D 公共事業とは別だが、30年度のエネルギーミックスと温室効果ガス削減目標が決まり、目標実現に向けた施策が本格化する。地球温暖対策税が16年4月には最終段階の税収増となり、関連予算が増え、建設産業の企業が手掛ける施策も多くなるだろう。
◆ゼネコン・困難を乗り越えた先に成長
A ことしを振り返ると、やはり業績の回復が最も大きなニュースだろう。
B 中間決算時点で通期業績予想の上方修正が相次いだが、これは過去にあまり例がないのではないか。
C 売上高や受注高はほぼ横ばいだが、利益面はまさに“爆上げ”だ。
D なぜこんなに利益が上ぶれしたのだろう。リーマン・ショック以降、ゼネコン各社は建築事業の利益悪化に苦戦し、セグメント赤字も珍しくない状態だった。
A 各社とも利益至上の諸施策を打ち出してきたが、そうした企業の自助努力が効いたのは言うまでもない。今回はそれに加えて、労務費の上昇が一服し、資機材価格も弱含みに転じたことで利益を大きく底上げした。
C しかし、胸をなで下ろしている暇はない。来年からは、20年東京五輪の関連需要が徐々に顕在化し、労務費や資機材価格が再び上昇に転じるとの見方が強い。
E 東京五輪といえば、紆余曲折を経て新国立競技場の設計施工者がようやく決まった。
D エンブレム問題なども含め、コンペや入札に対する国民の関心がいろいろな意味で高まったかもしれない。
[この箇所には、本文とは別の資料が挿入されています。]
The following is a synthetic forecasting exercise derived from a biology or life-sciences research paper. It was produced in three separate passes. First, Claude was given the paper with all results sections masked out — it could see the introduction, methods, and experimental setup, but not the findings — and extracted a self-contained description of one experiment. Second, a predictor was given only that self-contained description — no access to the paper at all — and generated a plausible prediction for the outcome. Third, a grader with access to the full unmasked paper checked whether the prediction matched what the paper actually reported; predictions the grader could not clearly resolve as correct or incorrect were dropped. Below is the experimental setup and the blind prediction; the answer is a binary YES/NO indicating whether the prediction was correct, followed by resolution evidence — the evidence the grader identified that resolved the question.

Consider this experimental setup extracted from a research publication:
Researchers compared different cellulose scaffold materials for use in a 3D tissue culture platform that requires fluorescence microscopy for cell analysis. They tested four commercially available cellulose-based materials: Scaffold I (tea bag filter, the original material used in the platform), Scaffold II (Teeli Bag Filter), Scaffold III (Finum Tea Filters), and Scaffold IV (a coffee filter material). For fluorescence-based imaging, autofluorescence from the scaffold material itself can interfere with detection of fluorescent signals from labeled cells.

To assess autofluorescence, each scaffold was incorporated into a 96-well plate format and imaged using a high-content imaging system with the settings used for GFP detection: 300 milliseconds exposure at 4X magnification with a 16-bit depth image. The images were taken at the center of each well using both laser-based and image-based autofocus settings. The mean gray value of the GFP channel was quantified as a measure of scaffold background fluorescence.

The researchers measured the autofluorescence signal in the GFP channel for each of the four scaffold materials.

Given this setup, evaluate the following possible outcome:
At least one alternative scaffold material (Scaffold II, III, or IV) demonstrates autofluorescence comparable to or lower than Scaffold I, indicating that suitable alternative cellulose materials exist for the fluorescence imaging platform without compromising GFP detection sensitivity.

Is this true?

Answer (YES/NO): YES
B 新国立競技場は工期、コストともに非常に厳しい条件だが、国民からの期待は大きい。一方、リニア中央新幹線もこれから未曽有の難工事が予想される。
E 日本のゼネコンは優秀だ。新国立もリニアも、必ずやり遂げてくれるだろう。
A 心配な問題といえば、やはり杭の問題だ。
C ある大手ゼネコンの社長は、「業界の構造的な問題が露呈した」と危機感を隠さない。特に建築分野では、下請け次数の削減が業界を挙げての課題だっただけに、インパクトは大きい。
E 困難を乗り越えた先に成長がある。それは人間も企業も業界も同じだ。